Your AI transformation journey - AWS Cloud Adoption Framework for Artificial Intelligence, Machine Learning, and Generative AI

Your AI transformation journey

Any large technological adoption agenda is a long journey, especially when adopting a technology that is rapidly evolving, such as AI. While transformation and adoption journeys are highly individual to the organization, we have observed patterns of successful AI adoption. Therefore, to de-risk this journey for customers, the AWS CAF-AI provides the following observations learned from thousands of customers as best practices. Still, each organization’s AI journey remains a unique one.

When embarking or advancing on your AI transformation journey, consider four critical elements, which are also illustrated in Figure 3:

  1. The destination of your journey, namely the business outcomes that you seek to achieve and from which you work backwards.

  2. The AI flywheel as the motor of your journey. The AI flywheel is a virtuous cycle where initial high-quality data (which is timely, relevant, valuable, and valid) is used to train or tune an AI system that then delivers predictions. These predictions positively impact business outcomes that in turn lead to more or deeper customer relationships, sparking the creation of more or higher quality data (network and flywheel effect).

  3. Your data and data strategy is what keeps the AI flywheel in motion.

  4. Your foundational capabilities that, above all else, drive success or failure when adopting AI.

Diagram showing the AWS CAF-AI cloud transformation journey.

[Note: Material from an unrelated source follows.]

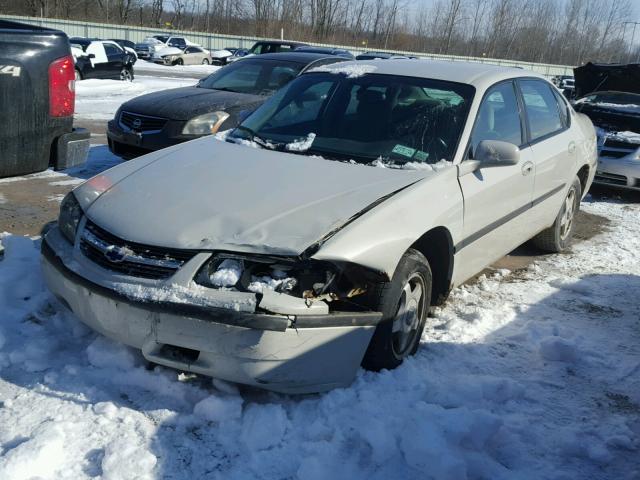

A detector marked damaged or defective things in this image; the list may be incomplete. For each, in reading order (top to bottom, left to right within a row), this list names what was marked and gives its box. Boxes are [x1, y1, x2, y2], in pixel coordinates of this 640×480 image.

Figure 3: The AWS CAF-AI cloud transformation journey

When approaching this journey, base it on iterative and incremental improvements. We also suggest you reach out to your AWS contacts (for example, your account team) to get assistance from AWS ML strategists, enterprise strategists, and ML advisors. After an initial assessment, the adoption cycle begins, and it is based on four stages:

  • Envision: This first phase focuses on envisioning how AI can help accelerate your business outcomes. This means identifying and prioritizing transformation opportunities in line with your business objectives. Associate your transformation initiatives with key stakeholders (that is, senior individuals capable of influencing and driving change) and measurable business outcomes. Be sure to also identify in this early phase what data assets and sources these initiatives and opportunities rely upon. Work backwards from your opportunities towards data requirements.

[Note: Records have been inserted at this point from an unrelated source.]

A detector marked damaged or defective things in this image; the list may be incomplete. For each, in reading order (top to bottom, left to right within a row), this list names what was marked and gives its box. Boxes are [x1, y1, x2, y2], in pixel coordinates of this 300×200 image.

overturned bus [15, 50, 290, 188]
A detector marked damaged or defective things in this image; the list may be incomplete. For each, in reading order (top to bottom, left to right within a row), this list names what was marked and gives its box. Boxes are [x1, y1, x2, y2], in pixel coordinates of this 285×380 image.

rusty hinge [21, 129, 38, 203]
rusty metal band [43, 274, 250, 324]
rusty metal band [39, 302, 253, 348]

  • Align: In this second phase, you focus on the foundational capabilities. You identify cross-organizational dependencies and surface stakeholder concerns and challenges. AI adoption is a cross-functional effort, much more so than this is the case for other technologies. Aligning internally on the goals set in the envision phase is critical. Doing so helps you create strategies for improving your cloud and AI readiness at large, ensure stakeholder alignment and future buy-in, and facilitate relevant organizational change management activities.

  • Launch: In this phase, you focus on delivering pilot initiatives from early proofs of concept to production and demonstrate incremental business value. Pilots should be highly impactful on the organization and the business, as well as meaningfully benefit from AI being applied to it. Regardless of whether they are successful or not, they can help influence your future direction. Learning from them helps you adjust your approach before scaling to full production.

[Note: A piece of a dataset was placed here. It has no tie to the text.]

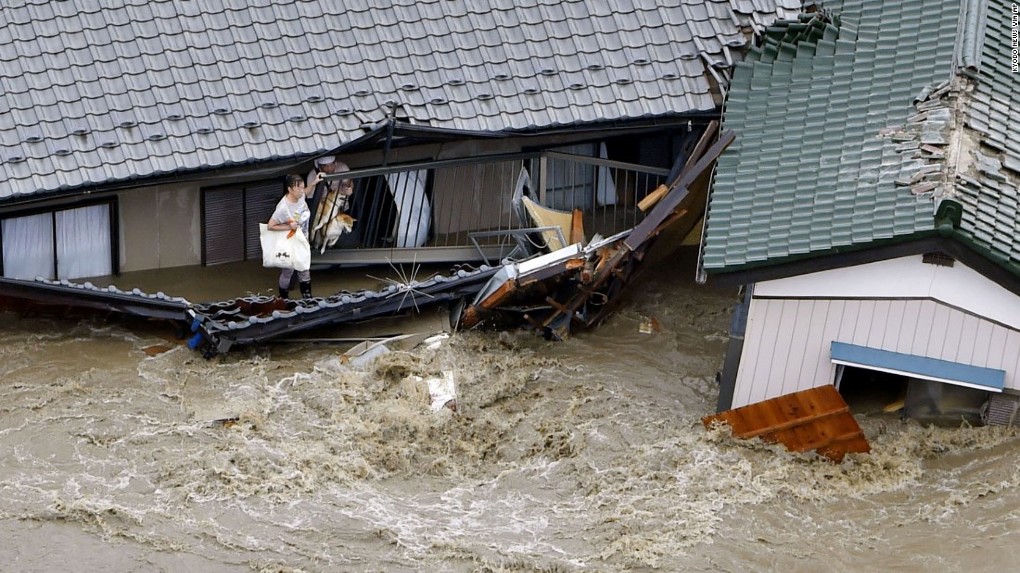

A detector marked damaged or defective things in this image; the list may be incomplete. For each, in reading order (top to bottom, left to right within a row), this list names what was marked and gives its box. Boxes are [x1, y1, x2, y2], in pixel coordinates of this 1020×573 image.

  • Scale: This phase focuses on scaling pilots in production to achieve broad, sustained value. Scaling here can mean not only the technical capabilities of solutions or initiatives, but also the reach of them through the business and towards your customers. This activity translates your activities into customer value.

While you iterate through these cycles, recognize the limits of what you can achieve in a single cycle. It is important to be ambitious and aim high, but trying to do everything in the same cycle can lead to discouragement in the organization. This is why pairing a larger picture with many pragmatic and actionable steps and measurable KPIs on these smaller steps is crucial. Every step then brings the organization closer to its goal. Do not try to do everything at once. Rather, evolve the foundational capabilities and improve your AI readiness as you progress through your AI transformation journey.